▶ **Problem requirements**: Nothing but the lines from the one with "Eleanor sparring" down to the one with "Richard Schober und" should be returned, exactly and with both ends included, from the material below.
#####
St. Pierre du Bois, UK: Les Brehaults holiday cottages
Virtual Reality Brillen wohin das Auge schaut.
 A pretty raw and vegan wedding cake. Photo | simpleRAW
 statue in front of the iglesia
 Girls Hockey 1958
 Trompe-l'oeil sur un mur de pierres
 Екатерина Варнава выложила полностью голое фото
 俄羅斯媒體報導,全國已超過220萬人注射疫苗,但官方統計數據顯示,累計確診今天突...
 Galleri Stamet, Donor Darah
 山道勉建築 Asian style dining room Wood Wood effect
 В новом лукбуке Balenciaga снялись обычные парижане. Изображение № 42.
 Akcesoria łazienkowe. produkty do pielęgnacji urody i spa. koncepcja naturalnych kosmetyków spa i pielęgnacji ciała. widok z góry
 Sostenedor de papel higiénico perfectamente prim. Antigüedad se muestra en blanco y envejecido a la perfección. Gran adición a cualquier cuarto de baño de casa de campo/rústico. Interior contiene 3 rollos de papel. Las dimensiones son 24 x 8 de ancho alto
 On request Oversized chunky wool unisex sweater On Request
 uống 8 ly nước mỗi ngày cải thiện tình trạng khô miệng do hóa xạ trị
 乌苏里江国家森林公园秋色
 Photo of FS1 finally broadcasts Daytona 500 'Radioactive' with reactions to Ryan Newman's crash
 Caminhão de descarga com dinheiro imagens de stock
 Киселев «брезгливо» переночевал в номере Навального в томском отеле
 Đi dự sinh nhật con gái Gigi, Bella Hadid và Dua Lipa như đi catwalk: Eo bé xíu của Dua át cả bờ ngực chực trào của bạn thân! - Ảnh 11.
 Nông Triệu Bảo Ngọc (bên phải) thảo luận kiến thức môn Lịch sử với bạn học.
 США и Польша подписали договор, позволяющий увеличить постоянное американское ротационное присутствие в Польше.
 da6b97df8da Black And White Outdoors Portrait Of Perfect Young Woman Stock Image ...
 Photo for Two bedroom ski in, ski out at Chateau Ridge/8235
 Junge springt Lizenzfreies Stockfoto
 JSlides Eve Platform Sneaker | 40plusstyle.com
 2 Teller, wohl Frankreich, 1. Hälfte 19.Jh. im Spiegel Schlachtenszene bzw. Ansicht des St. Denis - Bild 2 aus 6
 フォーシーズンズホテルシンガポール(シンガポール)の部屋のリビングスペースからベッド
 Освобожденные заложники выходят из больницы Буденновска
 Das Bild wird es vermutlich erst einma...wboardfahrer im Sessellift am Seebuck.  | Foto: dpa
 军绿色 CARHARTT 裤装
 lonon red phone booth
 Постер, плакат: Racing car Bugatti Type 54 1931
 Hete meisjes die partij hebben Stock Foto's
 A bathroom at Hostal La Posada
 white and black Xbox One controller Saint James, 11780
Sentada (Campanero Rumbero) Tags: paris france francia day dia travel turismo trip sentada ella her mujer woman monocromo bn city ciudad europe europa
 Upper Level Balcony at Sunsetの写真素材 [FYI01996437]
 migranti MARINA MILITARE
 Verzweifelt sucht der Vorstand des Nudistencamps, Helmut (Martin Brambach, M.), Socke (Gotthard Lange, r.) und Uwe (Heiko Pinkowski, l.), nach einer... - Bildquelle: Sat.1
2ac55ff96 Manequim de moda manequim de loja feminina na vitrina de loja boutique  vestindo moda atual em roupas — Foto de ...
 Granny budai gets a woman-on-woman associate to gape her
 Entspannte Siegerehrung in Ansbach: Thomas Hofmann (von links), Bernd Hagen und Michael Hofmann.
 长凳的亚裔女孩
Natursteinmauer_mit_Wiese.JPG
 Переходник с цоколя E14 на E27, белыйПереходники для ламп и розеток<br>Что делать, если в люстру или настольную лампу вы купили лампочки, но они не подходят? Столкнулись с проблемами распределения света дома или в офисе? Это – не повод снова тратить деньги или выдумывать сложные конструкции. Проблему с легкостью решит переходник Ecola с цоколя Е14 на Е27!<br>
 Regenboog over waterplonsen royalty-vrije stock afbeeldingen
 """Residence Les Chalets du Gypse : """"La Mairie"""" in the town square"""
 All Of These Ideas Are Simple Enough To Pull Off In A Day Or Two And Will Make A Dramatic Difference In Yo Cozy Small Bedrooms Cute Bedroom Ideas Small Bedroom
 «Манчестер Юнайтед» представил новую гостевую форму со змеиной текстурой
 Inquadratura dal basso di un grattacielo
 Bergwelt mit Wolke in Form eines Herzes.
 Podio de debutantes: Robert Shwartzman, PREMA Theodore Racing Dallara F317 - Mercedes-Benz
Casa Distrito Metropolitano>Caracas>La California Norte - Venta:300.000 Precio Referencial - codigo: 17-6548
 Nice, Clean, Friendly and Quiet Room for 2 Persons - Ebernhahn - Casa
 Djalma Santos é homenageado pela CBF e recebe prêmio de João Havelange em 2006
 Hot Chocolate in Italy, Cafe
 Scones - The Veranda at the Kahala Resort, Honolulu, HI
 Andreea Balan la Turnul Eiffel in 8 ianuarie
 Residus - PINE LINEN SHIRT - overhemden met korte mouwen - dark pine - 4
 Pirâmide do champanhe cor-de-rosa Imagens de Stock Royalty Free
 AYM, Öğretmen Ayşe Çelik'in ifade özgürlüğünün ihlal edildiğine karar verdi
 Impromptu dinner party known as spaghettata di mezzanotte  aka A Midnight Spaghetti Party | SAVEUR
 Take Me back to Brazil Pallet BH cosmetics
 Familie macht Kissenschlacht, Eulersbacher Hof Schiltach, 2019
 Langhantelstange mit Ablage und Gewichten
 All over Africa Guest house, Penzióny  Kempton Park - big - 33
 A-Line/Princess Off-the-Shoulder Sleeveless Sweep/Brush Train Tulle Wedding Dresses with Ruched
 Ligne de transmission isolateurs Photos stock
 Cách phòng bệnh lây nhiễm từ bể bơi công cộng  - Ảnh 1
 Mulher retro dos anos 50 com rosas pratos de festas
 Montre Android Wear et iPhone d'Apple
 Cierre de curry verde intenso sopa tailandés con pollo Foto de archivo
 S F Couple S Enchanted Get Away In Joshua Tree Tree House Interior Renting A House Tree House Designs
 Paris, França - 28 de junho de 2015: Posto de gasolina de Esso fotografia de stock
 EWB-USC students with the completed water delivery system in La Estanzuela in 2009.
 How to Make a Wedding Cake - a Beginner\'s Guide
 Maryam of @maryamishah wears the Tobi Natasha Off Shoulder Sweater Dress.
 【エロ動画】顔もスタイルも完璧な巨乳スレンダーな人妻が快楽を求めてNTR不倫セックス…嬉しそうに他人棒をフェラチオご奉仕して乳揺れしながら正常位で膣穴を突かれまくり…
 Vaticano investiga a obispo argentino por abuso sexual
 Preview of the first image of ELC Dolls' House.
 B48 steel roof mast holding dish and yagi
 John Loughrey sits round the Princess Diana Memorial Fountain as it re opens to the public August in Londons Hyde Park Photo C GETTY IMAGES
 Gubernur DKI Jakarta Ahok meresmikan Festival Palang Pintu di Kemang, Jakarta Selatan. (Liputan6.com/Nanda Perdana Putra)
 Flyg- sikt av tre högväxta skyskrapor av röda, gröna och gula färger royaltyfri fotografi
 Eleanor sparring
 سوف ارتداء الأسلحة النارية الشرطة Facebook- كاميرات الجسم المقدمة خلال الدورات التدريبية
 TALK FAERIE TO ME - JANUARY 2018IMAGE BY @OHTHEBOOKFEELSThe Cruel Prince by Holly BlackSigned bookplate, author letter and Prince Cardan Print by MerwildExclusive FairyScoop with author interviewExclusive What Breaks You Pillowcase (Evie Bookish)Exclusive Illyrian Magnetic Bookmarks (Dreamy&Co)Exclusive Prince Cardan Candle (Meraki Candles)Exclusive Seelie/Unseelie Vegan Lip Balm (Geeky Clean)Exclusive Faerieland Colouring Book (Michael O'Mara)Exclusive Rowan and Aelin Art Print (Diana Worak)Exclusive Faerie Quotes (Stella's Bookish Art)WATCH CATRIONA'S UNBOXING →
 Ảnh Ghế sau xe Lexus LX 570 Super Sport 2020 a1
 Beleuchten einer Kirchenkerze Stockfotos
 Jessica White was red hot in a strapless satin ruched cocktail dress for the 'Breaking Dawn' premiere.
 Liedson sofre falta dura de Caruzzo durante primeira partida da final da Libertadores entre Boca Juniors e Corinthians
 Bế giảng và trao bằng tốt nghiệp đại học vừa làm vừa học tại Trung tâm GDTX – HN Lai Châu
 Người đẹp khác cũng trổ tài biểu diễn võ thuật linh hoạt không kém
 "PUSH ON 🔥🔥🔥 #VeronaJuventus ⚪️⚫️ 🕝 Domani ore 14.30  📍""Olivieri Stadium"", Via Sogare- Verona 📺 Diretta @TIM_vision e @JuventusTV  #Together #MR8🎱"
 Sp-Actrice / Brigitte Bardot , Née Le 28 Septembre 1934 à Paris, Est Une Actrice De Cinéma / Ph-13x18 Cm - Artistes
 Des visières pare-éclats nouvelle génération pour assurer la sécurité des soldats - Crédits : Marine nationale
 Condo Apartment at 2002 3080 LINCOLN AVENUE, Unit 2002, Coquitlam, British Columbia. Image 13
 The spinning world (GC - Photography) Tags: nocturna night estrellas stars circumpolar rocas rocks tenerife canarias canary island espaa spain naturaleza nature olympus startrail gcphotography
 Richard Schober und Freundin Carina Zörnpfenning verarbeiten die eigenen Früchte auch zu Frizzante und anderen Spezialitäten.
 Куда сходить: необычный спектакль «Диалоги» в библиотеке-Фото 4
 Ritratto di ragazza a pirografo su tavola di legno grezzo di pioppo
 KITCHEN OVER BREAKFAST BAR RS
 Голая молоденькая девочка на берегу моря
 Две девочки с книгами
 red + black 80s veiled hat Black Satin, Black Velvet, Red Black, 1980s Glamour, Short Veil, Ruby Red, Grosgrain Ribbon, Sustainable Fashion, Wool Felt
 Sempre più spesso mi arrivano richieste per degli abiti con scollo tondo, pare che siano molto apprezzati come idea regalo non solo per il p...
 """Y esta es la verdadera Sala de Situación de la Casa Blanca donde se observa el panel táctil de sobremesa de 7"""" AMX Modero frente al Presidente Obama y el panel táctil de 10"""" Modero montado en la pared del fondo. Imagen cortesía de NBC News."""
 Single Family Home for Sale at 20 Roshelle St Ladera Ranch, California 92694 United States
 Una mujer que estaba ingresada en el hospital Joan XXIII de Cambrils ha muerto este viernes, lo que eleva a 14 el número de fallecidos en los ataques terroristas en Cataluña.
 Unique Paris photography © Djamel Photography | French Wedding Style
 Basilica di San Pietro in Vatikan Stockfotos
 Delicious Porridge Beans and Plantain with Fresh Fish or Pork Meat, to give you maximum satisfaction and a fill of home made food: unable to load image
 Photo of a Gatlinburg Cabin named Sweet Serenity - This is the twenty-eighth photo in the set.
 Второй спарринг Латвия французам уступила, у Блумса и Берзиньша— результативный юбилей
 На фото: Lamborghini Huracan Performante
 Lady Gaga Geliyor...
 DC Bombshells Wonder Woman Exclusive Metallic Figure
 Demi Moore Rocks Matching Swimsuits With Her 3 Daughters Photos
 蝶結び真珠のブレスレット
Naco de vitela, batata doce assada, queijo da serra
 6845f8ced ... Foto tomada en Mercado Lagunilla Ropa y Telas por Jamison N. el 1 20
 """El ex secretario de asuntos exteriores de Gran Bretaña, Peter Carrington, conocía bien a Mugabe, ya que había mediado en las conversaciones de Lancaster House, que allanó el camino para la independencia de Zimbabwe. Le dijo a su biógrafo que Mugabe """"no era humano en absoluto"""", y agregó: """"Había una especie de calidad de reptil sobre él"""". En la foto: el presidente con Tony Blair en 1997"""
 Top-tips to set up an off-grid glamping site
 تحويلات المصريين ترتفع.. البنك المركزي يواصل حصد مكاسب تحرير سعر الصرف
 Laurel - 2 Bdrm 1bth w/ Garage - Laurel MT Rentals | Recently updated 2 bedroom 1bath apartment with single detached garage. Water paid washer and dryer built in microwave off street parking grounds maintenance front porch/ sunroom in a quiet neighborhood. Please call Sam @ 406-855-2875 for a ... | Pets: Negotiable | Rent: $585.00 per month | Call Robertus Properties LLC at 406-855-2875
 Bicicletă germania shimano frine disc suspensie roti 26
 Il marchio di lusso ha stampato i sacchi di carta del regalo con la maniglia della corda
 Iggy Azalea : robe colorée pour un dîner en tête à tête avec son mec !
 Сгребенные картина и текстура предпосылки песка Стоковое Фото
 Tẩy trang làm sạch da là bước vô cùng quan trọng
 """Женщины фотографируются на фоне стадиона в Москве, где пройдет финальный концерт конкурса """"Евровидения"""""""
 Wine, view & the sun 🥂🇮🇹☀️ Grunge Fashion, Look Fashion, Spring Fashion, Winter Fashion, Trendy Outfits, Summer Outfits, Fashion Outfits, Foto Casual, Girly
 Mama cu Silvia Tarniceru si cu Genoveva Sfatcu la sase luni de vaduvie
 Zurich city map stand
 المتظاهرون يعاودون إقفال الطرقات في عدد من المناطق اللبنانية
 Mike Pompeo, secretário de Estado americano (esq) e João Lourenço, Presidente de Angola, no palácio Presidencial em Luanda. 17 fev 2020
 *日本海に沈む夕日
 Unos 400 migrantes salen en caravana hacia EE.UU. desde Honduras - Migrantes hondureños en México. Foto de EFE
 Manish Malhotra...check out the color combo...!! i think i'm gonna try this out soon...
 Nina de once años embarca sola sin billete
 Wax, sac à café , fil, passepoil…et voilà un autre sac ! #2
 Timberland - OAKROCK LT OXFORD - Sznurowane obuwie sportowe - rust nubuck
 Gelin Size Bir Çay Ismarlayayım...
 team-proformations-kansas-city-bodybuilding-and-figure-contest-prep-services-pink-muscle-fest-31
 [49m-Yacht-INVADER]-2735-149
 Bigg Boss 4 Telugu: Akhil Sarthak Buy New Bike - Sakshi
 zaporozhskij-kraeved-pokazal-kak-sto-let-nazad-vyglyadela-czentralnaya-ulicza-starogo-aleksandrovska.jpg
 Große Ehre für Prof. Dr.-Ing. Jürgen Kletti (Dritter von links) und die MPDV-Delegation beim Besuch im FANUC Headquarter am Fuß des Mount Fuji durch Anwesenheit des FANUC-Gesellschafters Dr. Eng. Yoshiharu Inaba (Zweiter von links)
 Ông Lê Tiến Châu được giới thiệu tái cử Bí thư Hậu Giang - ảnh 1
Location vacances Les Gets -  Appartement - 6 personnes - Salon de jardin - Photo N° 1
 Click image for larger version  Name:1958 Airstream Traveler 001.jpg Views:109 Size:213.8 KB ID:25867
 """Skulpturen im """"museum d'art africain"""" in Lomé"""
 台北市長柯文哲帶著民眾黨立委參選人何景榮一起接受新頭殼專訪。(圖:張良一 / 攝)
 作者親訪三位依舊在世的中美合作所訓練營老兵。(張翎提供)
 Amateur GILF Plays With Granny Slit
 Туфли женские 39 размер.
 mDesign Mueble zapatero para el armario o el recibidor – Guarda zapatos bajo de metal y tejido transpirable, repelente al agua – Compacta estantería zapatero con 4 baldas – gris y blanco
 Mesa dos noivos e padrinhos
#####
▶ **Answer**:
 Eleanor sparring
 سوف ارتداء الأسلحة النارية الشرطة Facebook- كاميرات الجسم المقدمة خلال الدورات التدريبية
 TALK FAERIE TO ME - JANUARY 2018IMAGE BY @OHTHEBOOKFEELSThe Cruel Prince by Holly BlackSigned bookplate, author letter and Prince Cardan Print by MerwildExclusive FairyScoop with author interviewExclusive What Breaks You Pillowcase (Evie Bookish)Exclusive Illyrian Magnetic Bookmarks (Dreamy&Co)Exclusive Prince Cardan Candle (Meraki Candles)Exclusive Seelie/Unseelie Vegan Lip Balm (Geeky Clean)Exclusive Faerieland Colouring Book (Michael O'Mara)Exclusive Rowan and Aelin Art Print (Diana Worak)Exclusive Faerie Quotes (Stella's Bookish Art)WATCH CATRIONA'S UNBOXING →
 Ảnh Ghế sau xe Lexus LX 570 Super Sport 2020 a1
 Beleuchten einer Kirchenkerze Stockfotos
 Jessica White was red hot in a strapless satin ruched cocktail dress for the 'Breaking Dawn' premiere.
 Liedson sofre falta dura de Caruzzo durante primeira partida da final da Libertadores entre Boca Juniors e Corinthians
 Bế giảng và trao bằng tốt nghiệp đại học vừa làm vừa học tại Trung tâm GDTX – HN Lai Châu
 Người đẹp khác cũng trổ tài biểu diễn võ thuật linh hoạt không kém
 "PUSH ON 🔥🔥🔥 #VeronaJuventus ⚪️⚫️ 🕝 Domani ore 14.30  📍""Olivieri Stadium"", Via Sogare- Verona 📺 Diretta @TIM_vision e @JuventusTV  #Together #MR8🎱"
 Sp-Actrice / Brigitte Bardot , Née Le 28 Septembre 1934 à Paris, Est Une Actrice De Cinéma / Ph-13x18 Cm - Artistes
 Des visières pare-éclats nouvelle génération pour assurer la sécurité des soldats - Crédits : Marine nationale
 Condo Apartment at 2002 3080 LINCOLN AVENUE, Unit 2002, Coquitlam, British Columbia. Image 13
 The spinning world (GC - Photography) Tags: nocturna night estrellas stars circumpolar rocas rocks tenerife canarias canary island espaa spain naturaleza nature olympus startrail gcphotography
 Richard Schober und Freundin Carina Zörnpfenning verarbeiten die eigenen Früchte auch zu Frizzante und anderen Spezialitäten.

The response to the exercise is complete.